Mission is important to biology professor John Schmitt. He reiterates it in class, on the university’s website, and in interviews. His students easily recite it: “To better understand God’s creation and ourselves …”

But in the 500-square-foot Schmitt Lab, the focus is on something tearing at the fabric of creation with devastating impact, destroying God’s creatures one person at a time.

Schmitt’s goal, of course, is to stop that destroyer. This is the second part of his mission: “... and to make discoveries that advance biology and improve human health.” Ironically, something called the Death Star is integral to that mission.

“John likes Star Wars, so he calls it the Death Star,” says biology major Sophie Denham as she works with the $50,000 molecular imaging system in the Schmitt Lab. “I’m not exactly sure if there’s any more reason to it than that.”

But Schmitt’s eyebrows rise at the question. The reason for the moniker is obvious: “It makes a super cool sound as a chamber inside opens and closes, and uses lasers to illuminate the molecules,” he says. While the Star Wars Death Star vaporizes planets in the galaxy, Schmitt’s Death Star cracks open a single cell to understand what’s happening inside.

Professor John loads a sample containing proteins into a LI-COR molecular imaging system

Professor John Schmitt loads a sample containing proteins into a LI-COR molecular imaging system nicknamed the “Death Star.”

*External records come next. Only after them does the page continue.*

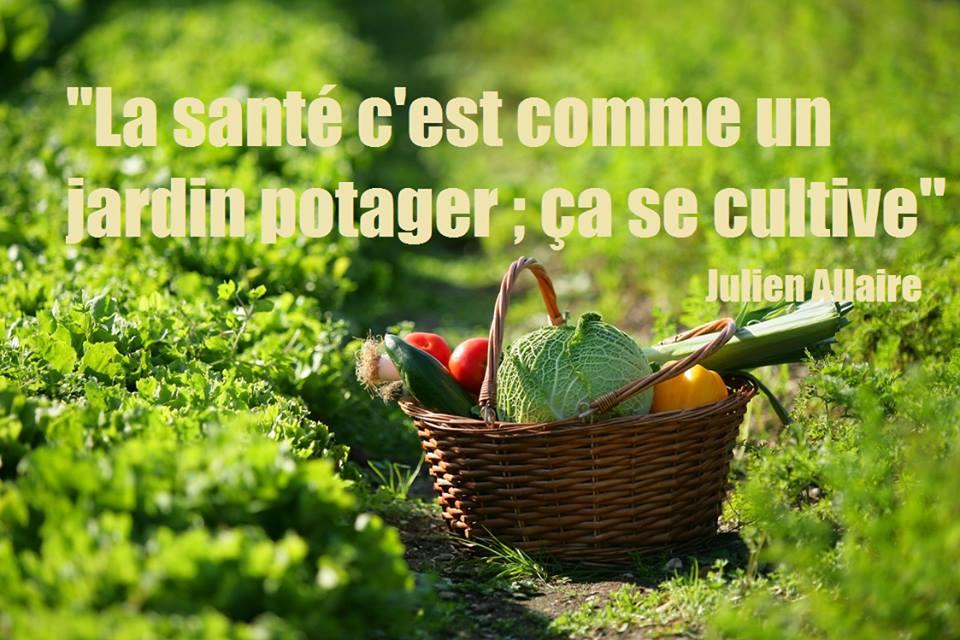 La santé, c'est comme un jardin potager : ça se cultive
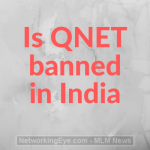 Is QNET banned in India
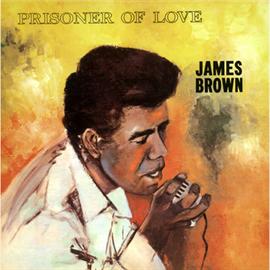 ジェームス・ブラウン - プリズナー・オブ・ラブ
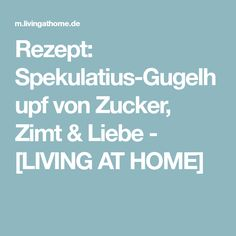 Rezept: Spekulatius-Gugelhupf von Zucker, Zimt & Liebe - [LIVING AT HOME]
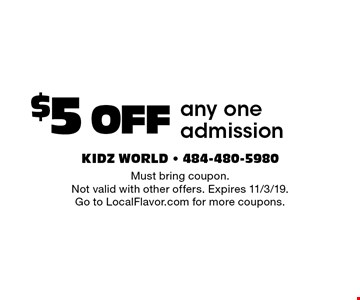 $5 OFF any one admission. Must bring coupon. Not valid with other offers. Expires 11/3/19. Go to LocalFlavor.com for more coupons.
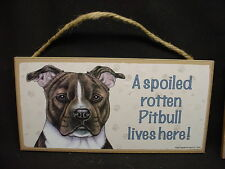 PITBULL A Spoiled Rotten DOG PICTURE SIGN wood PLAQUE Brindle Pit Bull puppy NEW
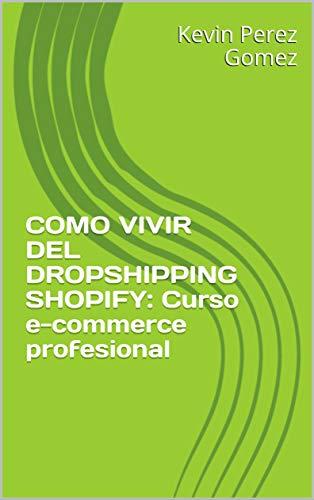 COMO VIVIR DEL DROPSHIPPING SHOPIFY: Curso e-commerce...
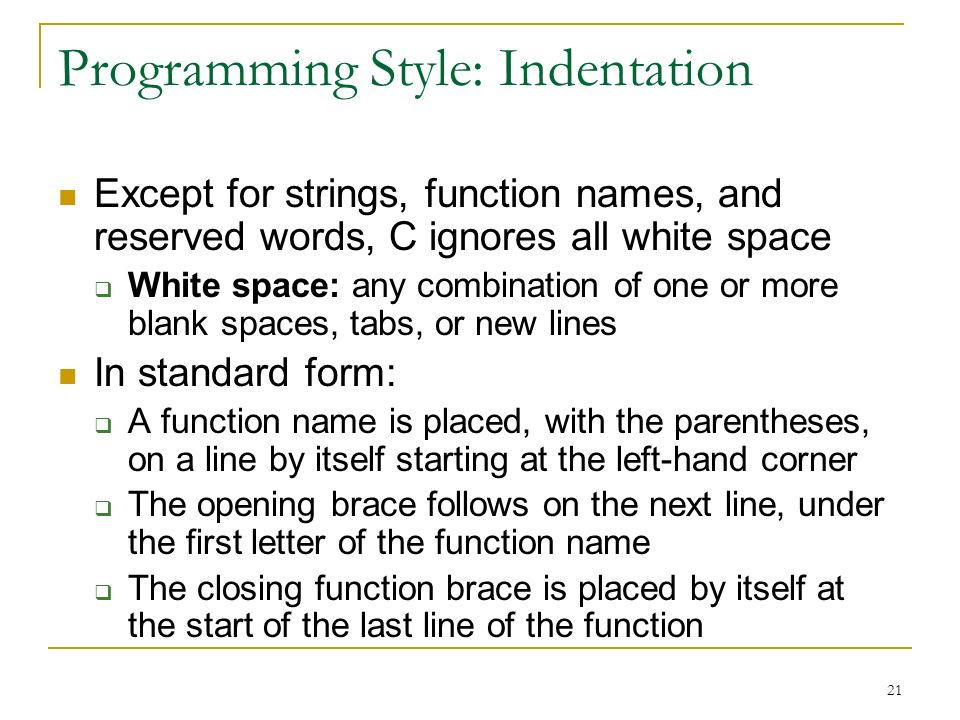 Programming Style: Indentation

Battle at the Cellular Level

Last summer, students Hannah Tranby, Jessie Bailey and Denham fed and multiplied cancer cells, probed membranes, analyzed proteins and experimented on killing what they grew – to put it in layman’s terms.

Bailey, a biology and biochemistry major, has a personal tie to cancer, but not in a way you might expect. She had asymptomatic appendicitis as a child, and after her appendix ruptured, her body went septic. Following surgery, she recovered in the surgical pediatric oncology wing of the hospital, surrounded by kids battling cancer.

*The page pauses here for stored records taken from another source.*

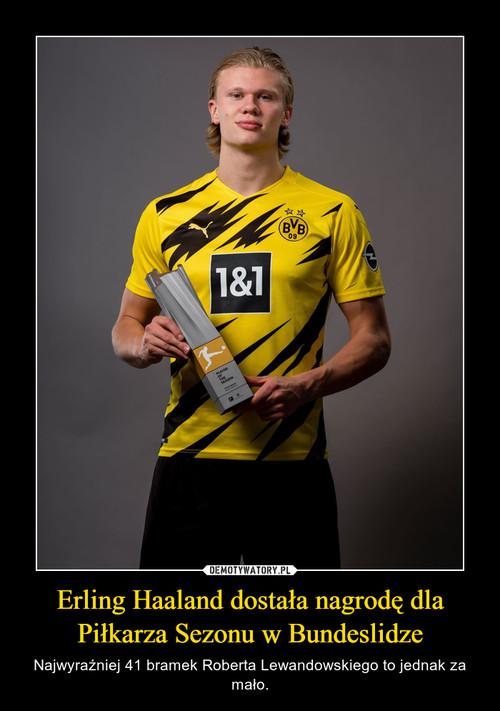 Erling Haaland dostała nagrodę dla Piłkarza Sezonu w Bundeslidze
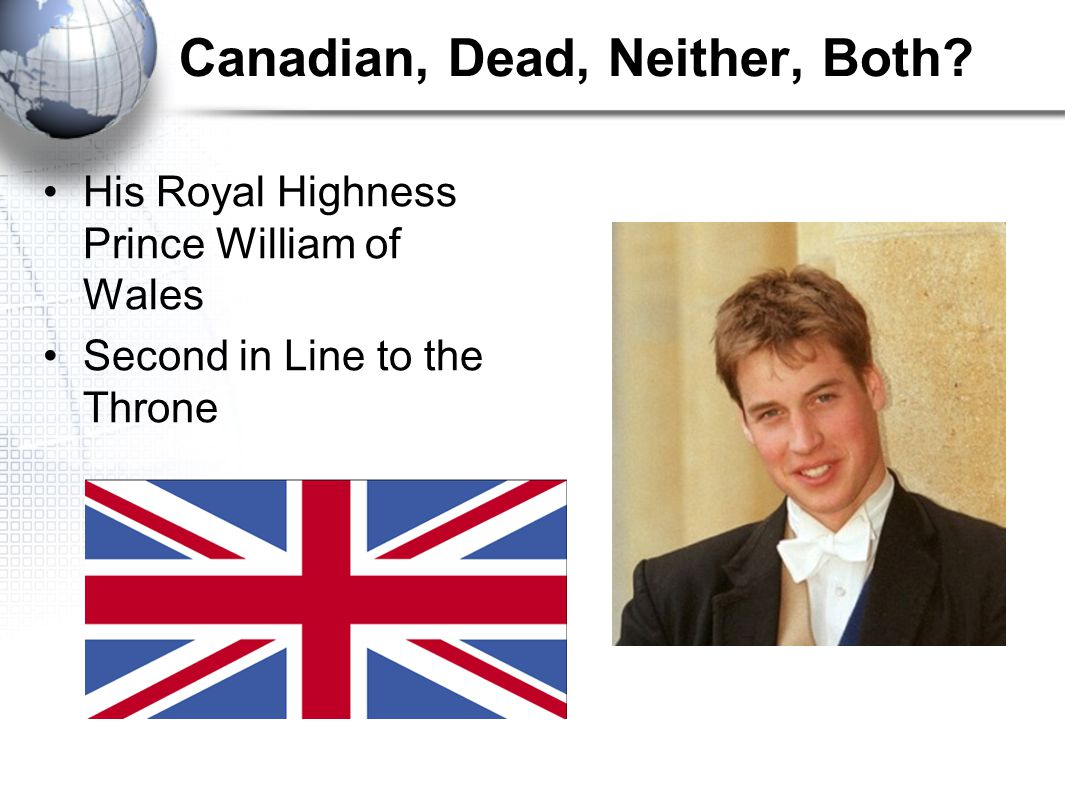 Canadian, Dead, Neither, Both.
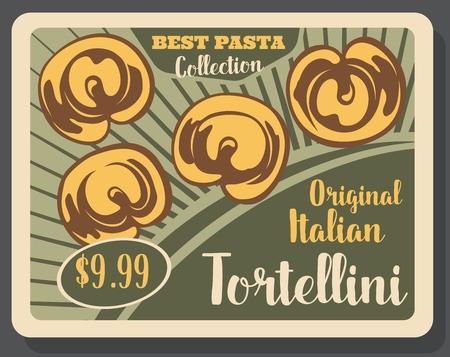 Italian pasta tortellini vintage poster. Vector Italian restaurant or cafe traditional tortellini pasta dish menu with dollar price Illusztráció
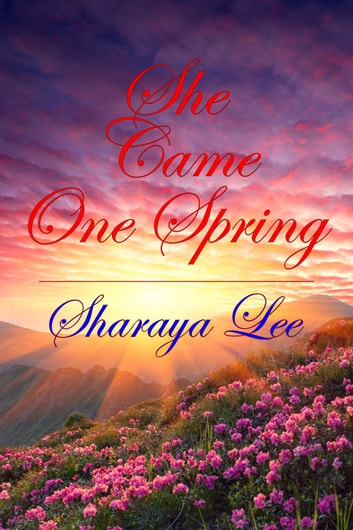 She Came One Spring: A Mail Order Bride Romance ebook by Sharaya Lee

“Being there with other kids, knowing that I was going to leave and they might not, that really started my interest in cancer,” Bailey says. “It was hard for me to reconcile with the fact that these kids I was playing with in the recovery rooms were potentially never going to leave that hospital – and I was only there for a week.”

Initially, Bailey viewed the summer job in Schmitt’s lab as a stepping stone to a medical degree.

“When I was thinking of going into the medical field, I thought I wanted to do pediatric oncology, and research just seemed like a great segue,” she says. “Then I realized this is actually my passion. I eventually want to teach as well, but there’s so much knowledge left to be gained and I’m fascinated by the way cancer works.”

While Bailey worked on an experimental method called the Western Blot, a technique commonly used in cellular and molecular labs to detect specific proteins, Denham, a biology major, probed membranes – a crucial step involving proteins and the Death Star.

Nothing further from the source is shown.